On the occasion of the White Sox getting shutout 3-0 by Max Scherzer and the Detroit Tigers for their ninth-straight loss, the good old folks at MLB Advanced Media went with “Danks’ solid outing” for top billing.
This is sort of funny, since Danks allowed three home runs in seven innings. Sure, he only yielded those three runs in seven innings, which is a quality start, as they say. But Danks has now allowed an insane 20 home runs in 89.2 innings, or one every four and a half innings.
Danks somehow lowered his ERA to 4.52 on the night (which is still bad), but even his most staunch supporter (Hello.) didn’t look at this start and think “THINGS SURE ARE GREAT IN DANKSYLVANIA.”
Danks looks bad. Real bad. He looked bad tonight. Hopefully things will be different next year.
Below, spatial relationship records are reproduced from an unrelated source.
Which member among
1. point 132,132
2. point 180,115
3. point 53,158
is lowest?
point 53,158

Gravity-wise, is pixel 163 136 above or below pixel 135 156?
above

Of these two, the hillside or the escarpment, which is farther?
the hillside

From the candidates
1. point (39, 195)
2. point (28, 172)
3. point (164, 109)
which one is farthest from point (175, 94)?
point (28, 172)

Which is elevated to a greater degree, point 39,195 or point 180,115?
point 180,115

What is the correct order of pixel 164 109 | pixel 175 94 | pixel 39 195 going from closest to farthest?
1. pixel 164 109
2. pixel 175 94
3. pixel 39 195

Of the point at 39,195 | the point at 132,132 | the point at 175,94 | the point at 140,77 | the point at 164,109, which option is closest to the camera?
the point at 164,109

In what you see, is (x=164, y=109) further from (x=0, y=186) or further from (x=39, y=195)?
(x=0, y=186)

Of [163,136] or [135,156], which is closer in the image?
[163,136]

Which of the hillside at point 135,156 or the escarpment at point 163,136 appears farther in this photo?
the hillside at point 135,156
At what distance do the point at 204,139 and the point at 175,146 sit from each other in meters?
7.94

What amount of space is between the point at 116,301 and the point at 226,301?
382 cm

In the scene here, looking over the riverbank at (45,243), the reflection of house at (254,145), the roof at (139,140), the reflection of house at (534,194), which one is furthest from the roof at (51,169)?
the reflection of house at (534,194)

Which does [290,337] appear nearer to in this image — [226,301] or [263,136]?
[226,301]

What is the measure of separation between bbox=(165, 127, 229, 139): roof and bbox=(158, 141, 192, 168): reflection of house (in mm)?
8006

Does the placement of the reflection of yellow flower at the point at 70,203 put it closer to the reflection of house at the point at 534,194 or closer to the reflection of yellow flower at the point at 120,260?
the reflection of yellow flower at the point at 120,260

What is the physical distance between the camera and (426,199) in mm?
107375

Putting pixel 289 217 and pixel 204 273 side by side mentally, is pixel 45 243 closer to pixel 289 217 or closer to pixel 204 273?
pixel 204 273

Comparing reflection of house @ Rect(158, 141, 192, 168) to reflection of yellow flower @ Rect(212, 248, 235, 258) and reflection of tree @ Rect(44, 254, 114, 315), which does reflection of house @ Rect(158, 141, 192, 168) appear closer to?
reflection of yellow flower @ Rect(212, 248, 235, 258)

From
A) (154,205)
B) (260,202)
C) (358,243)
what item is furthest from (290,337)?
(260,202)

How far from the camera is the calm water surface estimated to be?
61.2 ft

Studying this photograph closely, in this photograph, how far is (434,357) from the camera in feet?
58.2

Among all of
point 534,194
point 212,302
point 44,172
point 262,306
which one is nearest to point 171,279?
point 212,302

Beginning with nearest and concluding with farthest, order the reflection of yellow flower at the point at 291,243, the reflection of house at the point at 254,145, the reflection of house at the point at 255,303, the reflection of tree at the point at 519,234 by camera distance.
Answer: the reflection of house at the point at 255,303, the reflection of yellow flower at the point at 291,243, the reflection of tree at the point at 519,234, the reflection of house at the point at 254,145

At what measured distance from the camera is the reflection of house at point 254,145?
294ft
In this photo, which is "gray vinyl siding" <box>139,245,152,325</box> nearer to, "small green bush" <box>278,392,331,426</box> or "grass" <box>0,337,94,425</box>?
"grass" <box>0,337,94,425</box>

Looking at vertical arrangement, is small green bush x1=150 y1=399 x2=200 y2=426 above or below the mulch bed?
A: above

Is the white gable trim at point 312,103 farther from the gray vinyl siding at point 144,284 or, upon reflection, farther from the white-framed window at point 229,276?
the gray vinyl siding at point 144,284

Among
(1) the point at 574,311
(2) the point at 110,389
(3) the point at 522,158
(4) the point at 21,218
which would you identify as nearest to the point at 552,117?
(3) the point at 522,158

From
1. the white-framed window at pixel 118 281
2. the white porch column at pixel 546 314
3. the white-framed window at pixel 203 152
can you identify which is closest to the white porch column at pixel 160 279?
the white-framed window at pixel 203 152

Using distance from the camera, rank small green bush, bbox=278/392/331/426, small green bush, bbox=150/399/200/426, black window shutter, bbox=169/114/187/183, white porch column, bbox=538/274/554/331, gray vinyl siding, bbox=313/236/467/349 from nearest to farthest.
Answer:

Southside Showdown should do capsules of every player at the end of the season and include that last sentence in every one.
Also, the “Danks’ solid outing” clip begins with a very clear shot of Conor Gillaspie adjusting his groin. Gillaspie went 1-4 and flied out to end the game with a runner in scoring position. I give his adjustment “mixed results.”
The other top clips are “Viciedo’s great catch” and “Gillaspie’s play.” Neither are these are titled very impressively. “Gillaspie’s play” doesn’t even make a definitive statement on whether or not something positive occurred. “Conor did…something…I’m not going to tell you what to make of it,” it seems to say, of what’s actually a showstopping dive-and-throw from the hot corner.
And we know the score on Viciedo, though. If he made a great catch, there must have been some sort of goofiness (or slowness) on his route to the ball that required some sort of amusing heroics. Sure enough, when Victor Martinez lifted what looked like it could be the fourth home run of the night off Danks in the sixth inning, Viciedo turned out in the wrong direction, spun around, then made an odd leap-and-catch at the warning track while Mark Salas mocked him from the bullpen. Viciedo chuckled in return, and why not? Who cares?
Maybe defensive plays is not the thing to focus on during another miserable offensive night where the Sox managed seven baserunners, but I appreciate them even more now. If the White Sox cannot score, or ever hope to win a game, or mount a challenge to a playoff-bound team, it’s nice that (or when) they can pitch well enough and catch the ball frequently enough for everyone in attendance to conclude that they saw a major league team lose in person.
That’s the kind of customer satisfaction that keeps the sport going.